The numerical method is a fixed‑grid sharp‑interface scheme based on an immersed‑boundary (IB) formulation. The spherical domain is discretized on a regular axisymmetric grid; the interfaces are represented by smoothed Dirac delta functions that distribute surface tension and jump conditions onto the underlying mesh. Spatial derivatives are approximated with second‑order central differences (or finite‑volume equivalents), and temporal integration is performed with a second‑order scheme (e.g., Crank‑Nicolson or a two‑stage Runge‑Kutta). Interface velocities are computed directly from the Stefan condition, and the interface positions are updated explicitly. This approach allows the interfaces to cut freely through the fixed mesh, avoiding the need for mesh deformation or coordinate transformations. Convergence studies confirm second‑order accuracy in both space and time.

Validation is performed by reproducing the two‑phase nanoparticle melting results of Font et al., who transformed the spherical heat equation to a Cartesian fixed domain. The present fixed‑grid IB method matches their temperature histories and melting times, demonstrating that the new approach is at least as accurate while being conceptually simpler.

With the validated solver, the authors conduct a series of three‑phase simulations for particles ranging from 10 nm to 1 µm in radius. For nanoscale particles, the kinetic‑energy parameter δ_m becomes O(10⁻¹)–O(10⁻²), and the kinetic‑energy term in the Stefan condition significantly accelerates the advance of the boiling front. Consequently, the total time required for complete melting and vaporization can be reduced by 20 %–35 % compared with a model that neglects kinetic energy. For micron‑scale particles, δ_m drops below 10⁻³, and the kinetic‑energy contribution is negligible; the results converge to the classical two‑phase behavior. These findings highlight that kinetic‑energy effects are essential for accurately predicting phase‑change dynamics in nanomaterials but can be safely ignored for larger particles.

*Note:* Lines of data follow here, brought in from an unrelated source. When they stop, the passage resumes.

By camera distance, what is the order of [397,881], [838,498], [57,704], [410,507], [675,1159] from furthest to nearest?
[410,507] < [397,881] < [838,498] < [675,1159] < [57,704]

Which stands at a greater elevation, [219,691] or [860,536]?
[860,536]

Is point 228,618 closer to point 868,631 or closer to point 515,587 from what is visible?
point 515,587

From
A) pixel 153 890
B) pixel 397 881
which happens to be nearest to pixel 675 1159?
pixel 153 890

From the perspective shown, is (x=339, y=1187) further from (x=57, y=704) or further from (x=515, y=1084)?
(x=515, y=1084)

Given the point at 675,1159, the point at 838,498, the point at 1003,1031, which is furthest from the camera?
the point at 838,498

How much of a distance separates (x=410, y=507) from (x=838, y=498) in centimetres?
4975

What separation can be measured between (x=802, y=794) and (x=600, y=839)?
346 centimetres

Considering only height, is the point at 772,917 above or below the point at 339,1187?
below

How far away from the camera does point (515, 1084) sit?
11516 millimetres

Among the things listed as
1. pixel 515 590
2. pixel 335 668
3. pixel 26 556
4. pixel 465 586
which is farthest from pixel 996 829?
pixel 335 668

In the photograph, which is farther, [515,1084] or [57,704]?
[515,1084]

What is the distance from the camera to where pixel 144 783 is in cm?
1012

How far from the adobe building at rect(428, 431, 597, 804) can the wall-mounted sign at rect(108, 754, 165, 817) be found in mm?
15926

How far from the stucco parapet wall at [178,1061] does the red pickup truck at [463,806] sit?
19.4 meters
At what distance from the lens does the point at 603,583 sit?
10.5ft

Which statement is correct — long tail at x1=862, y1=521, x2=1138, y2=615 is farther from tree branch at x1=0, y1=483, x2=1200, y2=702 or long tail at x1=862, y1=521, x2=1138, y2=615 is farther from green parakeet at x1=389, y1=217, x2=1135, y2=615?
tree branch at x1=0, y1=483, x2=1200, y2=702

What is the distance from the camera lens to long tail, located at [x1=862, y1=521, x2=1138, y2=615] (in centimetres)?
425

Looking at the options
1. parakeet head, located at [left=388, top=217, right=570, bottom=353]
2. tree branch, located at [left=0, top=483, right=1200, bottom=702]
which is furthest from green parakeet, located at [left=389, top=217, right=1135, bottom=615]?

The paper’s contributions are fourfold: (1) formulation of a comprehensive three‑phase Stefan problem in spherical coordinates with full density and kinetic‑energy jumps; (2) derivation of a small‑time analytical initialization that respects the asymptotic physics; (3) implementation of a fixed‑grid sharp‑interface immersed‑boundary solver achieving second‑order accuracy; and (4) quantitative demonstration of the kinetic‑energy term’s impact on nano‑scale phase change. The work paves the way for high‑fidelity multiphase CFD models of metal additive manufacturing, laser welding, and powder‑bed processes, where simultaneous melting, boiling, and vaporization of micron‑ and nano‑sized particles are central phenomena. Future extensions may incorporate multiple interacting particles, gas flow dynamics in the vapor phase, and mass loss due to evaporation, thereby moving toward fully resolved, predictive simulations of complex metal processing environments.